EXCERPT:
Boston’s Museum of Fine Arts has recently come under fire for inviting patrons to “Channel your inner Camille Monet and try on a replica of the kimono she’s wearing in La Japonaise.”

It’s worth taking a moment to look at the image they used to promote the opportunity: A white American woman pretending to be a white French woman pretending to be Japanese. There’s a lot going on there.

After several complaints from Boston’s Asian American community, the MFA has decided to remove the dress up portion of the activity, instead inviting guests to “touch and engage with” the kimonos, but “not to try on.”

I’ve seen this story pop up on my newsfeed the last few days, but it really caught my attention with the morning news announced the change from the MFA.

The (white) news anchors said that the MFA received “a small number of complaints” from a “handful of activists.” They added that the MFA initially responded that it would continue with the demonstrations, but eventually shifted their position after the complaints “went viral.”

The news anchors expressed general confusion as to why anyone was offended by the exhibit, and appeared disheartened that the MFA had changed it’s policy in response what they saw as a small number of protestors. They called it a case of “political correctness going to far.”

That got my attention.

Now. I do appreciate a general concern about the dangers of political correctness. The last thing that serves a productive conversation about race is an atmosphere in which people feel shut down from expressing themselves – where they’d rather say nothing than run the risk of saying the wrong thing. This is the approach that led to the fallacy of a “color blind” society – as if denying our problems would make them go away.

But “political correctness gone to far” is also a conveniently safe out for people who don’t see – or don’t want to see – a problem.

Frankly, when you have a group of Asian Americans saying they find an exhibit of Kimono dress-up offensive, I think you have to stop and try to understand why they feel that way. It doesn’t matter whether you don’t find it offensive – it’s about not thoughtlessly discrediting someone with a different view from you.

Saved entries:
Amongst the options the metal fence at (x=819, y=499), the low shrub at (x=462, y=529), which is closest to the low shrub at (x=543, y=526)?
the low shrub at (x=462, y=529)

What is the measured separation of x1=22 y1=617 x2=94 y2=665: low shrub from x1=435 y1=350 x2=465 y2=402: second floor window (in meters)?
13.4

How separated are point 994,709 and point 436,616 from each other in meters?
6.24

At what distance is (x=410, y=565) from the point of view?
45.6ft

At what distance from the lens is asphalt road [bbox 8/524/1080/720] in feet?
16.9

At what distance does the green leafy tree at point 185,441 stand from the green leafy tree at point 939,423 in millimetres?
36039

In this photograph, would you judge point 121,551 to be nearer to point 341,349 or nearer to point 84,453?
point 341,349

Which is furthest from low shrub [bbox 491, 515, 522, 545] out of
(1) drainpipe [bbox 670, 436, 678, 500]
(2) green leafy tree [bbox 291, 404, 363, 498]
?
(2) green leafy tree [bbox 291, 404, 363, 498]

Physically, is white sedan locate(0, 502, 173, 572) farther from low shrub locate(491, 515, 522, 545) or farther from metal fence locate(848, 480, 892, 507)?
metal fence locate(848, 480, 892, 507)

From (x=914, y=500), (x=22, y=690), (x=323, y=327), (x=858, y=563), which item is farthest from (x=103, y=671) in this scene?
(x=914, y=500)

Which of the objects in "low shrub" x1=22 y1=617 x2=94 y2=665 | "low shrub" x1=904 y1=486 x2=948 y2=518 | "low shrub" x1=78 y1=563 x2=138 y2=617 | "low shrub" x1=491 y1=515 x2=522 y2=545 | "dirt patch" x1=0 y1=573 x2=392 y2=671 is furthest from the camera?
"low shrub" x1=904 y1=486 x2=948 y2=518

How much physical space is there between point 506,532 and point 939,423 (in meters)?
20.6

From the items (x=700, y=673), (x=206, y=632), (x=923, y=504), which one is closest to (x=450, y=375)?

ACTIVITY A: In the excerpt on the museum's kimono exhibit, substitute "broadcasters" for "news anchors" and give the passage from "I’ve seen this" up to and including "got my attention.".
ACTIVITY B: List every phrase in the kimono exhibit excerpt that is put in quotation marks and attributed to the news anchors.

RESPONSE A:
I’ve seen this story pop up on my newsfeed the last few days, but it really caught my attention with the morning news announced the change from the MFA.

The (white) broadcasters said that the MFA received “a small number of complaints” from a “handful of activists.” They added that the MFA initially responded that it would continue with the demonstrations, but eventually shifted their position after the complaints “went viral.”

The broadcasters expressed general confusion as to why anyone was offended by the exhibit, and appeared disheartened that the MFA had changed it’s policy in response what they saw as a small number of protestors. They called it a case of “political correctness going to far.”

That got my attention.

RESPONSE B:
- "a small number of complaints"
- "handful of activists"
- "went viral"
- "political correctness going to far"